Si vuole solo ricordare la natura anche personale e sanzionatoria – e quindi afflittiva – della responsabilità amministrativa, e che la fattispecie di danno all’immagine della P.A. qui in rassegna è posta in stretta correlazione con l’accertamento di reati accertati con sentenza irrevocabile, con ciò anche derogandosi al generale principio di separatezza tra giudizio penale e giudizio contabile.
In virtù di tali considerazioni, appare conforme ai principi generali dell’ordinamento che l’ermeneusi delle norme in rassegna avvenga secondo criteri di stretta interpretazione ai sensi dell’art. 14 della Preleggi (“significato proprio delle parole secondo la connessione di esse” e la “intenzione del legislatore”).
Sarebbe dunque fuorviante adombrare, sia pure dialetticamente, una “contrapposizione” tra due tesi: l’una, cosiddetta “estensiva” ai reati comuni e, l’altra, “restrittiva”, limitata ai reati previsti dal Capo I, del Titolo II del Libro Secondo del Codice penale.
Si tratta, invero, solo di valutare attentamente il dato normativo secondo un canone di stretta interpretazione, anche mediante una lettura anche costituzionalmente orientata.
Questa impostazione è stata anche quella seguita dalla Corte costituzionale e, con qualche eccezione, dalla Suprema Corte.

Il problema:
Prosegui il brano sul danno all'immagine della pubblica amministrazione, ripartendo subito dopo la sua ultima frase.

Righe di dati

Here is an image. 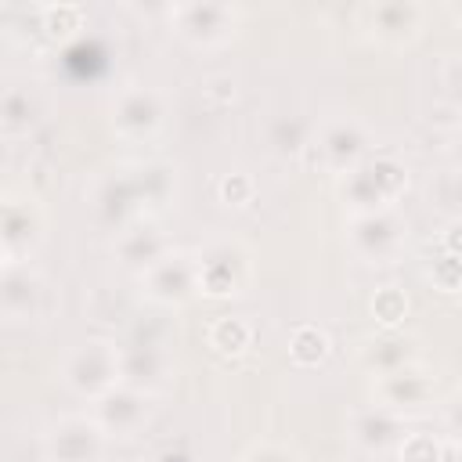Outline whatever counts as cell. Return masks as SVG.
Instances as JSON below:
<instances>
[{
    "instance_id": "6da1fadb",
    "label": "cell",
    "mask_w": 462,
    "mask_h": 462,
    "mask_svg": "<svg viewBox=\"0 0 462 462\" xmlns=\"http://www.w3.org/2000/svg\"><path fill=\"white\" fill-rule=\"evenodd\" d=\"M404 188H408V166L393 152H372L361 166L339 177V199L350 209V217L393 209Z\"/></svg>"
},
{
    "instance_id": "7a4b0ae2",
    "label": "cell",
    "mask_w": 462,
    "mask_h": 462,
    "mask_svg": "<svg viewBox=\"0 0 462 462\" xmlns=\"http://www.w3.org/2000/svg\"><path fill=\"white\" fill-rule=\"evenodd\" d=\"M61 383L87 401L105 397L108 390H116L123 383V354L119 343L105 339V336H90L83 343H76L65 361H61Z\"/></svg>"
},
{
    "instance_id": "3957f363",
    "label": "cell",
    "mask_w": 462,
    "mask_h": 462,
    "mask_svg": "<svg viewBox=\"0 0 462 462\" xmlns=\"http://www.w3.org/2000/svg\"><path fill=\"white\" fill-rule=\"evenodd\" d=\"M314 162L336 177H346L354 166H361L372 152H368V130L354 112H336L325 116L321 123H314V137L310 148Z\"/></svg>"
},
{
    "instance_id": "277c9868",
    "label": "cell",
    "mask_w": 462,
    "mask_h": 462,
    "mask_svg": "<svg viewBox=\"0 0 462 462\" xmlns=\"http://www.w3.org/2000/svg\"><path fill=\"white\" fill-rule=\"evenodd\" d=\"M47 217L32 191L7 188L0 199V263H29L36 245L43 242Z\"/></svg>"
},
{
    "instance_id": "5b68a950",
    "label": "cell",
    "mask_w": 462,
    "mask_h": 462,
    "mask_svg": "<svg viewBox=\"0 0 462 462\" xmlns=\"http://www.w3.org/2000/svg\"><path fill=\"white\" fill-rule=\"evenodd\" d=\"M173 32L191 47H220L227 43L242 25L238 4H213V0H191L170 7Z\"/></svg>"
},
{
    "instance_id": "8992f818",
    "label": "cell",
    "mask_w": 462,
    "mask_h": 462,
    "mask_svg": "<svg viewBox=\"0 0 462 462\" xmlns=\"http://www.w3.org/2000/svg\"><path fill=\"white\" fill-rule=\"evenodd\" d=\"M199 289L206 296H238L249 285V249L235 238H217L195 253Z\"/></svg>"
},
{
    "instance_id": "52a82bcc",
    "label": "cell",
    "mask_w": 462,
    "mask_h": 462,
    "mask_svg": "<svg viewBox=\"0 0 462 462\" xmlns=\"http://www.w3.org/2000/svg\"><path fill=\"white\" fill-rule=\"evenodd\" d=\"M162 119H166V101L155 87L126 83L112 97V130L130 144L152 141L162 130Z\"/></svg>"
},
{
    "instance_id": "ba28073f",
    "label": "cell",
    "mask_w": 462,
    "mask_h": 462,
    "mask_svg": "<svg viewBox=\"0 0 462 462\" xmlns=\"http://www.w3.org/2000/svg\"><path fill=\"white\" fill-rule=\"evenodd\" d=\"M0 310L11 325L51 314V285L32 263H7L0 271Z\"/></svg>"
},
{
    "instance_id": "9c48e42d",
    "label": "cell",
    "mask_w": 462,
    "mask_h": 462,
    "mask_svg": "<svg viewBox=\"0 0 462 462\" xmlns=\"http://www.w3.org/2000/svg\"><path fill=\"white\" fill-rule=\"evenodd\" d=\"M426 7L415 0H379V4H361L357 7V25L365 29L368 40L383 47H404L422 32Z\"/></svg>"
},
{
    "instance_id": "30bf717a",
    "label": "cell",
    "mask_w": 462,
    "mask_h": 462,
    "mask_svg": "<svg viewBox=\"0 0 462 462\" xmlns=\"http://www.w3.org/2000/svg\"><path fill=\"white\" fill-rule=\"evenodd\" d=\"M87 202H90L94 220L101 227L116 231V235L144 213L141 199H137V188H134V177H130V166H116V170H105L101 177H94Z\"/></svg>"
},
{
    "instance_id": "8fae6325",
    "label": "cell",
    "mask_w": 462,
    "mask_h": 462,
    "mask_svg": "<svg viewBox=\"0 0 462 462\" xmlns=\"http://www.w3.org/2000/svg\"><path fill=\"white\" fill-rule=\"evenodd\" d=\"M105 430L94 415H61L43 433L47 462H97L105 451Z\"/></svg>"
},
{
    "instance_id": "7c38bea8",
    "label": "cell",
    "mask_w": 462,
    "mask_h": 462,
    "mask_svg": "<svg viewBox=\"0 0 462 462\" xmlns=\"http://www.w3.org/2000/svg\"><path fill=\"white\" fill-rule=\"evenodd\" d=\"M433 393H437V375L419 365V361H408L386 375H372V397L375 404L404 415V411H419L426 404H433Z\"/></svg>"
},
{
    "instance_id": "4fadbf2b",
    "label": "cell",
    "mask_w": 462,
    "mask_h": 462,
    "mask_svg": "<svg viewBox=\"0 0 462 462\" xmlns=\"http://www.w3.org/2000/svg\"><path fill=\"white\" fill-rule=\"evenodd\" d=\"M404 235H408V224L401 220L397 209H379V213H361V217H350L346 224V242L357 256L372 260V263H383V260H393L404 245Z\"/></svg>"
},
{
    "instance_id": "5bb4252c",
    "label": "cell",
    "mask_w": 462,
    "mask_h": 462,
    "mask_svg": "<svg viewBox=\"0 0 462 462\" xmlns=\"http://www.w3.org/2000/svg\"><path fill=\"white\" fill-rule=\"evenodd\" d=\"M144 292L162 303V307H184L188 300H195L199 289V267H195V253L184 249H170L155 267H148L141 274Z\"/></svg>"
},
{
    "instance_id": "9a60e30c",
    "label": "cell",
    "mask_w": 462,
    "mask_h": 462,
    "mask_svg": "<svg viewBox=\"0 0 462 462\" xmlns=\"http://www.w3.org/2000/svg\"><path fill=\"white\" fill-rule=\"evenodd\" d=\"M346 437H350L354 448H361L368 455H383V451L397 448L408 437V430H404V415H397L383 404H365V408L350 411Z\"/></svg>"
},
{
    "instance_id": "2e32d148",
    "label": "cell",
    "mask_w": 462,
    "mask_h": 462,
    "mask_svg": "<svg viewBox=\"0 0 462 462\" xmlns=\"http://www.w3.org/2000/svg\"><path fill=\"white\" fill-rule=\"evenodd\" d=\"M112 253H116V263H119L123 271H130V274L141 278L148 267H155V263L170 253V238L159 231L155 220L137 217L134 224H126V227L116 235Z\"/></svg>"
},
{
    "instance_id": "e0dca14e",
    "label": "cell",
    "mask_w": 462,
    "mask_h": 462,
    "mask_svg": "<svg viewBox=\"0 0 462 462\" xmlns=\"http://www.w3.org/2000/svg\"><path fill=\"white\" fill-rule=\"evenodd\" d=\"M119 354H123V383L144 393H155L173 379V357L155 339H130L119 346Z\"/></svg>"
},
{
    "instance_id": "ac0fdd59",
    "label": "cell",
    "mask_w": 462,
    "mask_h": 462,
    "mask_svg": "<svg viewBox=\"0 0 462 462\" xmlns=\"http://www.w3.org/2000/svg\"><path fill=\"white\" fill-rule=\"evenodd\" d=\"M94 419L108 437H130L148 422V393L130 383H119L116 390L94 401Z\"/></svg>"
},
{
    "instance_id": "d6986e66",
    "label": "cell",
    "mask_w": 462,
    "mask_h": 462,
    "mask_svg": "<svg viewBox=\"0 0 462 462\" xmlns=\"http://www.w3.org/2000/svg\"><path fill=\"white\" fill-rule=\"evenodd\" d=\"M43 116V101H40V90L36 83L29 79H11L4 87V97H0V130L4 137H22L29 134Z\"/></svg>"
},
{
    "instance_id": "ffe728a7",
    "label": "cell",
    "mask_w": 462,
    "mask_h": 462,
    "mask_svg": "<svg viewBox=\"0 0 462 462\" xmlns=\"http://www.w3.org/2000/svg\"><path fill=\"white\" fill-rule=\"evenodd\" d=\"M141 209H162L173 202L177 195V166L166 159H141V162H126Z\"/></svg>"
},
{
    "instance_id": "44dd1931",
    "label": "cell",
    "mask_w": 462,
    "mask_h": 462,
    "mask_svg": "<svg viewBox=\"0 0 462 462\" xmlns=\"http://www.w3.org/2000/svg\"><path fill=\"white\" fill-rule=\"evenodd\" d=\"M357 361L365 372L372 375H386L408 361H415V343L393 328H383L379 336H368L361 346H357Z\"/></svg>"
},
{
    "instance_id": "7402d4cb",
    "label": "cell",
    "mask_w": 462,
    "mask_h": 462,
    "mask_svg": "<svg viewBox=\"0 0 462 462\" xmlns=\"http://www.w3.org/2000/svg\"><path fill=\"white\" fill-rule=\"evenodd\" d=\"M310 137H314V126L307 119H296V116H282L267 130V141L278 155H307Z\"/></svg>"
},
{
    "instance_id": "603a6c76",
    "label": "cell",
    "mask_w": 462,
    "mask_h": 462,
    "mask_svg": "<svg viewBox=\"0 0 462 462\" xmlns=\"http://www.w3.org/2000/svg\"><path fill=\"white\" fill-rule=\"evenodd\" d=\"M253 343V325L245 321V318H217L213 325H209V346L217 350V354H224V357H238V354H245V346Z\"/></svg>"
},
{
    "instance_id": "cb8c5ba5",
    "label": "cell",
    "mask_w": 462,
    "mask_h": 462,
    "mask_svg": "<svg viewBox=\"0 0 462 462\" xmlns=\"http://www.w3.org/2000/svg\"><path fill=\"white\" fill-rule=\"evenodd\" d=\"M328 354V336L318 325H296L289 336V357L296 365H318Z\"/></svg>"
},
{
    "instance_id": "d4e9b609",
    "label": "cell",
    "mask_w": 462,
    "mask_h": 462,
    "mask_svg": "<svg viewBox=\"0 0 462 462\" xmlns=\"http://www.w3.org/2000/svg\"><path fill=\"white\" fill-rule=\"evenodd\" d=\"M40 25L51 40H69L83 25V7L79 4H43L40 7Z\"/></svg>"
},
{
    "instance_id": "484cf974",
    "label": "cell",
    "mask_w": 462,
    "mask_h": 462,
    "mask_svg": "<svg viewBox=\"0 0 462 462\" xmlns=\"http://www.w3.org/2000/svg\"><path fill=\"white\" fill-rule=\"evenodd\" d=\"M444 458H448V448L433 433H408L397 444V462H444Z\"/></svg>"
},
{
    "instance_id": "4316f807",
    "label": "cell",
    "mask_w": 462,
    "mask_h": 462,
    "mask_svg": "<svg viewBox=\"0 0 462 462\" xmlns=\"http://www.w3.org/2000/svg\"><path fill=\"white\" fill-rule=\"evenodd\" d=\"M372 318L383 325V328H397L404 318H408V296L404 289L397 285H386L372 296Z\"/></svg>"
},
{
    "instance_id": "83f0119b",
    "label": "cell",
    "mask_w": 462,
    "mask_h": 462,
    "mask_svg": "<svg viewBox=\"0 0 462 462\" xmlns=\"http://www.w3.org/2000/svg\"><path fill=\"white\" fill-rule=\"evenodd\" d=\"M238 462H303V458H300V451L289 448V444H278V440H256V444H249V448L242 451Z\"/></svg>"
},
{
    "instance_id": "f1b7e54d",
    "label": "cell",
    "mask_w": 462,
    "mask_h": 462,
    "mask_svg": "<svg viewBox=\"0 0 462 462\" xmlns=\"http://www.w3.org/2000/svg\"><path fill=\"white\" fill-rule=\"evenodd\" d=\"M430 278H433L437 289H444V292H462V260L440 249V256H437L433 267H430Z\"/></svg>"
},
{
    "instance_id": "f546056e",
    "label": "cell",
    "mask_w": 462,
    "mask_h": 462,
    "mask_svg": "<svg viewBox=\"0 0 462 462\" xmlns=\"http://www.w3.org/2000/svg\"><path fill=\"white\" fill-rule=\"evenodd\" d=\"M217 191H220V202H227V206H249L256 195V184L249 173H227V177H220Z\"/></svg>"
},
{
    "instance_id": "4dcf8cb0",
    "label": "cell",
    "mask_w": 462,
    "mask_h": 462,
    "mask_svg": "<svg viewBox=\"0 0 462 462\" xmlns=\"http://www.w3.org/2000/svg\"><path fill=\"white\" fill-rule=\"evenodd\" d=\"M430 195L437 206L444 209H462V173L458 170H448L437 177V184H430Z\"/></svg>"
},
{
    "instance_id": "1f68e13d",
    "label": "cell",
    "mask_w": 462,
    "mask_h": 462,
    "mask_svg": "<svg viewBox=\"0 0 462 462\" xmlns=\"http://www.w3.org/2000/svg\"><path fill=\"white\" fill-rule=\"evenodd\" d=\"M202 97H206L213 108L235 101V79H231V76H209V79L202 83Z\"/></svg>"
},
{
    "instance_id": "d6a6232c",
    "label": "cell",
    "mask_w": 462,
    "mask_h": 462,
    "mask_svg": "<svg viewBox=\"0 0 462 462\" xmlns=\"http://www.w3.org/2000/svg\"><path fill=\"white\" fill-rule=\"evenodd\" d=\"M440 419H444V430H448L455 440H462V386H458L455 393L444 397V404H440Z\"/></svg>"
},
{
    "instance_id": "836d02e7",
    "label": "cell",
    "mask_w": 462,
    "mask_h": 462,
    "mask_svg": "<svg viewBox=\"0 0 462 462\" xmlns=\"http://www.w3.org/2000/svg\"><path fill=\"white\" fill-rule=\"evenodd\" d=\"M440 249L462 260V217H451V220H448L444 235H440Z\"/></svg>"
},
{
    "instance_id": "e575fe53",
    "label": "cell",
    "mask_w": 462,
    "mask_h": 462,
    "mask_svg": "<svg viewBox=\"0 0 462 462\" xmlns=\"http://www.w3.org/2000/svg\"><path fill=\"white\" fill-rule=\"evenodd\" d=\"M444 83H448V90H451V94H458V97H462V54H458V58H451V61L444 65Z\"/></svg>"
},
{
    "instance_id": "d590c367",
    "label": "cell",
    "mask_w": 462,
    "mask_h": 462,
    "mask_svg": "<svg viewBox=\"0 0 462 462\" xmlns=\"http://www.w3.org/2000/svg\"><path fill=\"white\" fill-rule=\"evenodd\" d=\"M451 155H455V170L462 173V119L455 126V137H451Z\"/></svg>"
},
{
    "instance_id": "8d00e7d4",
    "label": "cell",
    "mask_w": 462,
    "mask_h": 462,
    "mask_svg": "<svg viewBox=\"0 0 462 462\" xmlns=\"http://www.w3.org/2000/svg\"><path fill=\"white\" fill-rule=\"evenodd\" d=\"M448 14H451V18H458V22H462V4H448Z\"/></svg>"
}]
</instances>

Risposta al compito:
Il Giudice delle Leggi, con la nota sentenza n. 335/2010, cui sono poi seguite numerose ordinanze di manifesta inammissibilità di analoghe questioni proposte da varie Sezioni giurisdizionali della Corte dei conti (cfr. Ordinanze Corte cost. n. 219/2011; n. 220/2011; n. 221/2011; n. 286/2011), ha dichiarato in parte inammissibili e in parte non fondate le variegate questioni di costituzionalità proposte da numerose Sezioni giurisdizionali della Corte dei conti afferenti la presunta illegittimità costituzionale dell’art. 17, comma 30 ter, periodi secondo, terzo e quarto, del D.L. 1°.7.2009 n. 78, convertito con modificazioni dalla legge n. 102/2009, come modificato dall’art. 1, comma 1, lettera e, numero 1, del D.L. n. 103/2009, convertito con modificazioni dalla legge n. 141/2009.
Si tratta, in sintesi, della stessa questione testé sottoposta alle Sezioni riunite e va notato che le numerose Sezioni giurisdizionali territoriali remittenti hanno dubitato della vulnerazione di molti parametri costituzionali che sono stati poi scrutinati dal Giudice delle leggi (artt. 2, 3, 24, 25, 54, 77, 81, 97, 103 e 113 Cost.); di guisa che può dirsi che la questione stessa sia stata riguardata dalla Corte costituzionale sotto ogni aspetto: e ciò rende significativamente rilevante la pronuncia resa per il percorso motivazionale che ne costituisce il tessuto.
Tanto si è voluto sottolineare poiché non è apparso particolarmente conducente disquisire sulla natura della suddetta pronuncia (di rigetto, interpretativa di rigetto, etc.) per potersene poi inferire la portata, vincolante o meno, per i giudici remittenti e, indirettamente, per queste Sezioni riunite chiamate a formulare il principio di diritto.
Può anche teoricamente convenirsi sulla non vincolatività “strictu sensu” della sentenza in rassegna, ma ciò che il Collegio ritiene rilevante è la portata dei principi ivi espressi alla luce dell’ampiezza dello scrutinio dei parametri costituzionali la cui violazione era stata invocata da numerose Sezioni giurisdizionali della Corte dei conti.
Giova, quindi, in sintesi, riportare i principali passaggi motivazionali della citata sentenza n. 335/2010.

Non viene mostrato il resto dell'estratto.